Thursday, 27 September 2012

'Taxonomy' A new collaboration between Liz West and Mark Devereux

Taxonomy, - 2012

Taxonomy is the first piece of collaborative work between Liz West and Mark Devereux. This mixed media installation explores their joint interests in colour and light, bringing together West's interests in collecting and classification and Devereux's interest in scientific representations within art.

50cm x 50cm x 140cm

Mixed Media (acrylic, wood, capsuals, found substances)






Wednesday, 5 September 2012

World Young Artist (Liz West Interviewed by Maude Magazine)

by Catherine Ailsa Jones

The first ever World Event Young Artists is opening in Nottingham this September. Showcased is the work from 1000 artists, from 100 countries.

Different media, different political ideologies, different languages–WEYA is a brilliant opportunity for international exchange on a global scale.
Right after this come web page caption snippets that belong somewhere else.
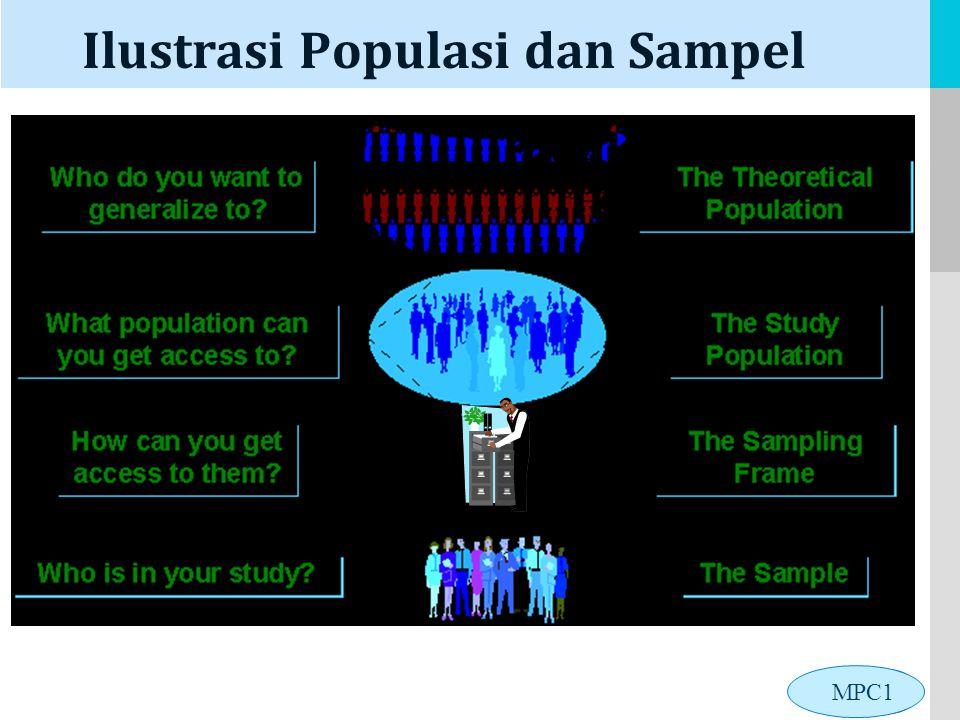LOGO Ilustrasi Populasi dan Sampel MPC1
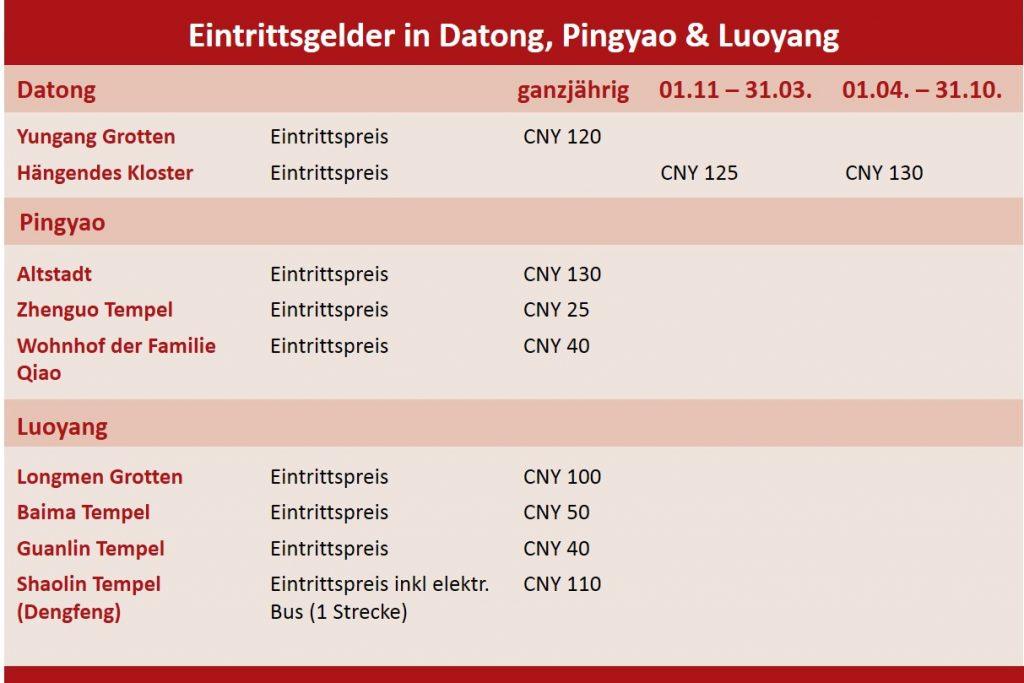 Eintrittsgelder Datong, Pingyao und Luoyang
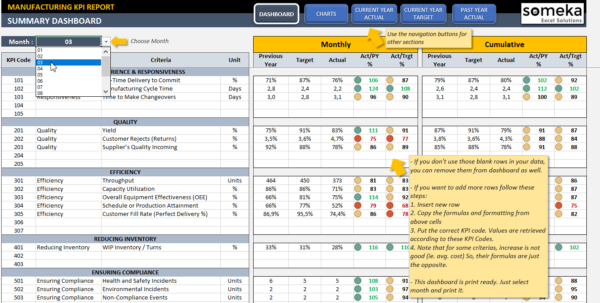Manufacturing Kpi Dashboard | Ready To Use Excel Template To Excel Kpi Dashboard Software Excel Kpi Dashboard Software Example of Spreadsheet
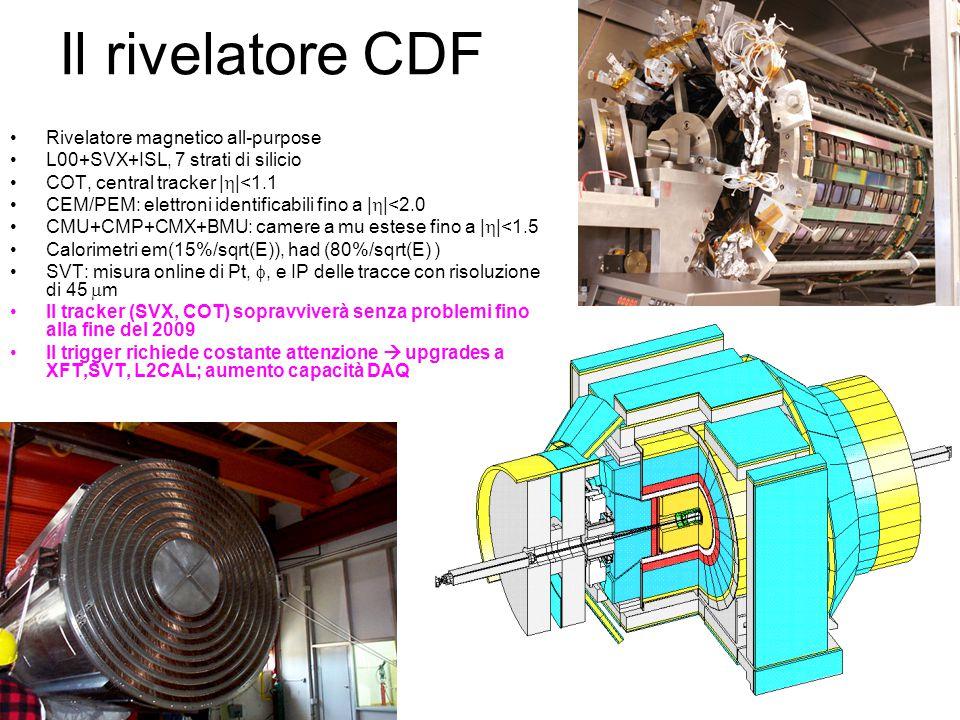 Il rivelatore CDF Rivelatore magnetico all-purpose L00+SVX+ISL, 7 strati di silicio COT, central tracker |  |<1.1 CEM/PEM: elettroni identificabili fino a |  |<2.0 CMU+CMP+CMX+BMU: camere a mu estese fino a |  |<1.5 Calorimetri em(15%/sqrt(E)), had (80%/sqrt(E) ) SVT: misura online di Pt, , e IP delle tracce con risoluzione di 45  m Il tracker (SVX, COT) sopravviverà senza problemi fino alla fine del 2009 Il trigger richiede costante attenzione  upgrades a XFT,SVT, L2CAL; aumento capacità DAQ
Nottingham will not know what’s hit it.

We interviewed Manchester born artist Liz West, who has been selected.

Liz is best known for her intensely coloured installations, but also employs photography, drawing, and video to investigate notions of collecting and systemizing in relation to consumer items.



Do you think your work represents a British aesthetic, in relation to the art scene in the U.K, or perhaps the cultural associations of your work?
The UK economy is notoriously associated with disposable culture – many artists making work in the UK at the moment are using consumables and ‘ready-mades’ as inspiration or as materials; an artists’ immediate surroundings are always going to play into the work somehow. In my work I always refer to the domestic everyday environment through the type of throwaway plastic objects and materials I make my work with.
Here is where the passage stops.